We heard the Senator coming down the hallway and were silent. "Now what do you reckon that fool fellow wanted? Well, Sir, it beats anything. Told me that he had named a boy for me—said that it ought to be worth five dollars and a barrel of flour. Why, dog my cats—beg your pardon (bowing to Mrs. Estell). But I say, if it were to get out—no, keep your seat, I'll sit over here—get out that I am giving five dollars and a barrel of flour for each boy named for me, why, I'd be broke in six months. A long time ago a yellow-looking chap from the swamps came to tell me that he had given my name to as fine a boy as the country ever saw. I was a little easier flattered in those days than I am now, and it tickled me mightily; and what did I do but give the fellow a twenty-dollar gold piece. Well, Sir, about six months after that he went to a friend of mine, a candidate to fill an unexpired term of county clerk, and declared that he had just named a splendid specimen of a boy for him. And now what do you suppose we found out? The villain changed that boy's name every time a campaign came along. Yes, Sir, and he was about ten years old when he was given my name."

"By the way, there was something you wanted talk to me about," I said, to remind him that the hour was growing late. "Something on business, I understood you to say."

"Yes, but there's plenty of time. Let me see, now, what it was I had on my mind. Something I wanted to say about—well, Sir, it has escaped me."

"Then it couldn't have been very important," said Mrs. Estell.

"It couldn't, eh? Now that's where you are wrong. In this life we are prone to forget the most important things. My old grandfather used to forget his wife when she went visiting with him, and go on home without her. But come to consider more closely, it wasn't exactly a business matter I wanted to talk to you about, Belford. I wanted to tell you that day after to-morrow we'll go fox-hunting. I sent over to the plantation to have the hounds put in good condition, and they'll be ready for us. Ever ride after the hounds?"

"Only in a mimic chase—a bag of anis-seed."

"Oh, what nonsense! Do you know what ought to be done with a man that would get up such a disgrace on the greatest of all sport? Ought to be deprived of his citizenship, his vote; and I don't know of anything much worse than that.
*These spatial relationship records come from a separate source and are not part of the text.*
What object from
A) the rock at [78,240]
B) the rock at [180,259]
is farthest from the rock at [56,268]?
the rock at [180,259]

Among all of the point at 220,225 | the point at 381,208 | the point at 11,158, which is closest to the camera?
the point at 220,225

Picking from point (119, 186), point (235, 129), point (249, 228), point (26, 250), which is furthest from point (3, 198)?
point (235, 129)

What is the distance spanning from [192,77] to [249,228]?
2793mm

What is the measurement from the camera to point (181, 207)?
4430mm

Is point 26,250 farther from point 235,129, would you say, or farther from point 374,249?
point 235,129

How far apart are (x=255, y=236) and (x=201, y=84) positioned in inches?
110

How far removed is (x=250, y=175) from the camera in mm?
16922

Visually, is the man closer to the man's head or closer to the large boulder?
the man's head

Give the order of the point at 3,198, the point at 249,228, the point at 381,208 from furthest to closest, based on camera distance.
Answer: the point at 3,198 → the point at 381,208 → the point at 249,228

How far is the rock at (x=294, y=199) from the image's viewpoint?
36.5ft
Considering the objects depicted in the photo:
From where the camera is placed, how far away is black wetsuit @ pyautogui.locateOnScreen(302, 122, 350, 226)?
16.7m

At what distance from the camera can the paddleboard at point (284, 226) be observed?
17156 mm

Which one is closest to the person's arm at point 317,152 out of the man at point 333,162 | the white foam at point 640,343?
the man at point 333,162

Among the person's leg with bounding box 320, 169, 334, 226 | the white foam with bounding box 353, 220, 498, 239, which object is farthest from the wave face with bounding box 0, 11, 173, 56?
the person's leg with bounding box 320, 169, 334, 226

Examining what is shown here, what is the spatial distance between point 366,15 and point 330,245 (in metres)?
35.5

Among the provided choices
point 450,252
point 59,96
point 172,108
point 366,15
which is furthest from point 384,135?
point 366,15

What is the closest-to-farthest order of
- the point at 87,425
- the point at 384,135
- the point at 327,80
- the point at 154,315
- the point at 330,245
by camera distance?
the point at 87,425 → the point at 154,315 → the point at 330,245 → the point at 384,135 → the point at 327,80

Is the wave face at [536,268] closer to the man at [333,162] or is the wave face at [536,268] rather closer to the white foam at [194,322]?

Now, you be here day after to-morrow morning, and I'll show you what it is to live like a white man."

He was so earnest and so set in his conviction that no work, however important, should be permitted to stand as a stumbling-block in the road leading to the field of this essential sport, that I yielded, but reluctantly, until Mrs. Estell dropped a word of persuasion, and then I could not have found the moral nerve to urge even the most courteous objection.

When I took my leave, soon afterward, the Senator walked out with me, through the gate and down the road; and when he halted to turn back, I looked round and saw Mrs. Estell standing on the portico, with a lamp held aloft to light his way.